Dry oats can be transformed into delicious breakfast bowls by either steeping the oats in nut-milk overnight or cooking in water. They can also serve as a protein-rich ingredient in home-made power bites. To make power bites, blend dry oats and mix with peanut butter, flax seeds and maple syrup!
8. Peanut Butter
Total Protein: 7 grams per 2 tablespoons
Peanut butter is full of heart-healthy fats, fiber and protein. Peanut butter is also one of the most protein-rich nut butters.
Peanut butter paired with produce makes for a well-balanced, protein-rich snack! For example, you can spread peanut butter on apples, bananas or celery. You can also melt peanut butter down and dip strawberries in it for a healthy, chocolate-strawberry-like snack.
9. Wild Rice
Total Protein: 6.5 grams per 1 cup cooked
Wild rice is not actually a type of rice. It’s a seed that’s harvested from aquatic grass! It has many health benefits due to its high nutrient and fiber content. These benefits may include reducing the risk of developing certain nutrition-related conditions, such as heart disease and type II diabetes.
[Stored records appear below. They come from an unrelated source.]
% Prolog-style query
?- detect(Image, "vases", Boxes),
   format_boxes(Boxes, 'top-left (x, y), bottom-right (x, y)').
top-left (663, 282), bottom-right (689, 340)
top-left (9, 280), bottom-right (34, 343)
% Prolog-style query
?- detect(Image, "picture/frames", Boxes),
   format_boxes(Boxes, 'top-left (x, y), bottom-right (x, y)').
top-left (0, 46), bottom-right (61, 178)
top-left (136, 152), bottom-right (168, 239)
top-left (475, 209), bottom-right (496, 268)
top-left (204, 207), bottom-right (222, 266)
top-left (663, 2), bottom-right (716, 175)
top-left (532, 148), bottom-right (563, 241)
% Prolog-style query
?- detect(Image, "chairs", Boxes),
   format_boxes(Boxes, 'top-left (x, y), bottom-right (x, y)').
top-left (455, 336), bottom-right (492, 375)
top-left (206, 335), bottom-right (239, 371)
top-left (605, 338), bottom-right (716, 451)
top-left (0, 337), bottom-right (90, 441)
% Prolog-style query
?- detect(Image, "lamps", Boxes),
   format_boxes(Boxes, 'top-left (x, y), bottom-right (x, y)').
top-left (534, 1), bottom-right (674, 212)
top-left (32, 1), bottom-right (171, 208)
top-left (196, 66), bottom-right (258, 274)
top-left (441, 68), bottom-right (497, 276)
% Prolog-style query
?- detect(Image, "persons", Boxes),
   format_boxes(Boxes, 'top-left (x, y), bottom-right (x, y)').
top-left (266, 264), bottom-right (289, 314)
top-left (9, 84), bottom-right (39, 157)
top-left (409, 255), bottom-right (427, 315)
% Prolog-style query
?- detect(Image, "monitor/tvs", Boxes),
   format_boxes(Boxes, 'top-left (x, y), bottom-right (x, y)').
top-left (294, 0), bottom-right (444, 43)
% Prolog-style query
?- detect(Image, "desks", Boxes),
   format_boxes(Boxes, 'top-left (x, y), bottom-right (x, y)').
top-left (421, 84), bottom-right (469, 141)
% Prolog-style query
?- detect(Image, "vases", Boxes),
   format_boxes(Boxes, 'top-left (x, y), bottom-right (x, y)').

Try using wild rice as a substitute for white rice in your favorite rice-based dishes, or add it to soups or salads for additional protein!
10. Nutritional Yeast
Total Protein: 4 grams per 2 tablespoons
Nutritional yeast is a deactivated species of yeast that’s different from traditional baker’s yeast. Nutritional yeast is rich in vitamin B12, which is a vitamin that is often lacking in plant-based diets.
With a cheesy and nutty flavor, this powder can be a nutrient-rich alternative to your favorite fromage. Sprinkle it on top of cauliflower or popcorn for a cheesy, dairy-free touch!
All of the nutritional data for this article was sourced from www.myfooddata.com.